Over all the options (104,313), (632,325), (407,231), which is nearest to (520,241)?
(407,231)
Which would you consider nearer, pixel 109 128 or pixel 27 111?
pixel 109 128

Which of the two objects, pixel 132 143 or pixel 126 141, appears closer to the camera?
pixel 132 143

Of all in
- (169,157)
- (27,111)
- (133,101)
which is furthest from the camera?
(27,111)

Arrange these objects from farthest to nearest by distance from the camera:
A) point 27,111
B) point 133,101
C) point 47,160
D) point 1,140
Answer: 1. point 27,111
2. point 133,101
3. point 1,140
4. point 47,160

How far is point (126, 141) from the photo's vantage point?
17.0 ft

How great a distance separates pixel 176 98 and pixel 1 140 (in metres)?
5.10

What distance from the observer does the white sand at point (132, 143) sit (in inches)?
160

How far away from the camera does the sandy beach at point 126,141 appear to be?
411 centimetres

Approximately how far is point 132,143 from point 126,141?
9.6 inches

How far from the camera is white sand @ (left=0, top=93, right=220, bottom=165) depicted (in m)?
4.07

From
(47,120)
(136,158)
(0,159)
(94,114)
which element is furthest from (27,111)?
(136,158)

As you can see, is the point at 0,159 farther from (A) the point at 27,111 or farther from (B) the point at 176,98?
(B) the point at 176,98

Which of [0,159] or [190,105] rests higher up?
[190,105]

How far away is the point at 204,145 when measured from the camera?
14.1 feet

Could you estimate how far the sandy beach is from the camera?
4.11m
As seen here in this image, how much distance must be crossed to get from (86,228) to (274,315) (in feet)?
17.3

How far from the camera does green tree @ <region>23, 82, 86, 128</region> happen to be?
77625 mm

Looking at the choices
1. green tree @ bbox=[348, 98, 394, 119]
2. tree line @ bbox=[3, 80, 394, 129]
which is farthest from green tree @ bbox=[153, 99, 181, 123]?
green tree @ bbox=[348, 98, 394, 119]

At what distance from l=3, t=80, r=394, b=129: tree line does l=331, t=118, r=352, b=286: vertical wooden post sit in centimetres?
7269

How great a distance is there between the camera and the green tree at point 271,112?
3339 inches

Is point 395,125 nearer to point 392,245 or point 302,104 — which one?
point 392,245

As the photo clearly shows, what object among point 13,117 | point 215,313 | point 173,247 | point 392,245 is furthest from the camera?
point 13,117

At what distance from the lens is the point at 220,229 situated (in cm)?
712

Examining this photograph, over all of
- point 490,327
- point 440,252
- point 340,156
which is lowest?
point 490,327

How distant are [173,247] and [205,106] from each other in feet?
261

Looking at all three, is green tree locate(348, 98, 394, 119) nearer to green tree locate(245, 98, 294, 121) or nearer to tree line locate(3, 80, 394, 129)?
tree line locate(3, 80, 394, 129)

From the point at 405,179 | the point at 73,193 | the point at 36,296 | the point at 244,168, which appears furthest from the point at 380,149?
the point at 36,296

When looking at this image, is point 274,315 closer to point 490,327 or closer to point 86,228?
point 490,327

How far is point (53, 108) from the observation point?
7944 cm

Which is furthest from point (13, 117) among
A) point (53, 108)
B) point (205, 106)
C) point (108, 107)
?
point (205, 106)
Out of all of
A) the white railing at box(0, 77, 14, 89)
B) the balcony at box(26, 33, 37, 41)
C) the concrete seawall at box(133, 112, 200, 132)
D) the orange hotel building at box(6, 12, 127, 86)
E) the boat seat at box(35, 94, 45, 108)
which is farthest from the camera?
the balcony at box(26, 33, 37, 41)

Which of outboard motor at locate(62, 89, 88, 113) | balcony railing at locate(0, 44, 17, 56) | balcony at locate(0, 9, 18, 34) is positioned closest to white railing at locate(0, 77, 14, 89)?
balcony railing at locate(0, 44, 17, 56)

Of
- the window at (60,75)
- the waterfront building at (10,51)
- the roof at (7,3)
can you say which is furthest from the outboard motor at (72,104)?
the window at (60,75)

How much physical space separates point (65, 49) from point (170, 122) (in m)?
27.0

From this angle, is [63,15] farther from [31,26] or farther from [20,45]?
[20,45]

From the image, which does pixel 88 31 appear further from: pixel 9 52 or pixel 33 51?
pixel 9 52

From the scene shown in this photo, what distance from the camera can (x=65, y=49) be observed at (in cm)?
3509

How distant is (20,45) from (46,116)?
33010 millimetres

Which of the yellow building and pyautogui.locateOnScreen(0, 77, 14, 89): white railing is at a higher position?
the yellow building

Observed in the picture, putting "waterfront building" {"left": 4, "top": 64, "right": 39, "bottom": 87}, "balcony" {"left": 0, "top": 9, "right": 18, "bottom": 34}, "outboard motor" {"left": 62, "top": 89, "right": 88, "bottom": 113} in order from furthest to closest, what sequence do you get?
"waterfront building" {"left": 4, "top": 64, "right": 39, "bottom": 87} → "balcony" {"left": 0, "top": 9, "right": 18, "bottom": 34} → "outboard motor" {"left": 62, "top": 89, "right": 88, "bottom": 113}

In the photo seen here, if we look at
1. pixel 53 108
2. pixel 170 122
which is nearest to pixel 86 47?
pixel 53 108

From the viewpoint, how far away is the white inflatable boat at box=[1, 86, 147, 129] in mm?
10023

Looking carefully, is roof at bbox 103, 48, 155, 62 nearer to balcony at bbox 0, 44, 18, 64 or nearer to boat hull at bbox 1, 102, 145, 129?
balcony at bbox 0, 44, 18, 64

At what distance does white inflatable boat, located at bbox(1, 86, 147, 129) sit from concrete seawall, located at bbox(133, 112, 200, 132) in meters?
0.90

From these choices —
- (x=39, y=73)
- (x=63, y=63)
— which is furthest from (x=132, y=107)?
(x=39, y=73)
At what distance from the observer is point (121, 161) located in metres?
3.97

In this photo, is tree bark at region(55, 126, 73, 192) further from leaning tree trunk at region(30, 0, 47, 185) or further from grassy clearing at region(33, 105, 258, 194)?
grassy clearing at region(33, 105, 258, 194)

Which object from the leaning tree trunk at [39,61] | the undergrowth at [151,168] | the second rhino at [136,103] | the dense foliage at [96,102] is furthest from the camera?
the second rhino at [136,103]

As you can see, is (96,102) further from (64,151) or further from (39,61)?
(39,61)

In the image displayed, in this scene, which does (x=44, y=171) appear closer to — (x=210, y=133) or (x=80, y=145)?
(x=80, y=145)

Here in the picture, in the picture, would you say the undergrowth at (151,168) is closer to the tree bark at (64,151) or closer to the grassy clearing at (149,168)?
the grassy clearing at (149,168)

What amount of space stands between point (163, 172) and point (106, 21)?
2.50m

_BRIEF_
Put the items, starting at the line that contains "In this photo, is" and ending at the last item, into a two-column CSV with columns named item and answer. Each item gets one row with each field quoted and any line breaks turned into spaces.

_EXERCISE OUTPUT_
item,answer
"In this photo, is tree bark at region(55, 126, 73, 192) further from leaning tree trunk at region(30, 0, 47, 185) or further from grassy clearing at region(33, 105, 258, 194)?","grassy clearing at region(33, 105, 258, 194)"
"Which object from the leaning tree trunk at [39,61] | the undergrowth at [151,168] | the second rhino at [136,103] | the dense foliage at [96,102] is furthest from the camera?","the second rhino at [136,103]"
"As you can see, is (96,102) further from (64,151) or further from (39,61)?","(39,61)"
"In the image displayed, in this scene, which does (x=44, y=171) appear closer to — (x=210, y=133) or (x=80, y=145)?","(x=80, y=145)"
"Here in the picture, in the picture, would you say the undergrowth at (151,168) is closer to the tree bark at (64,151) or closer to the grassy clearing at (149,168)?","the grassy clearing at (149,168)"
"What amount of space stands between point (163, 172) and point (106, 21)?","2.50m"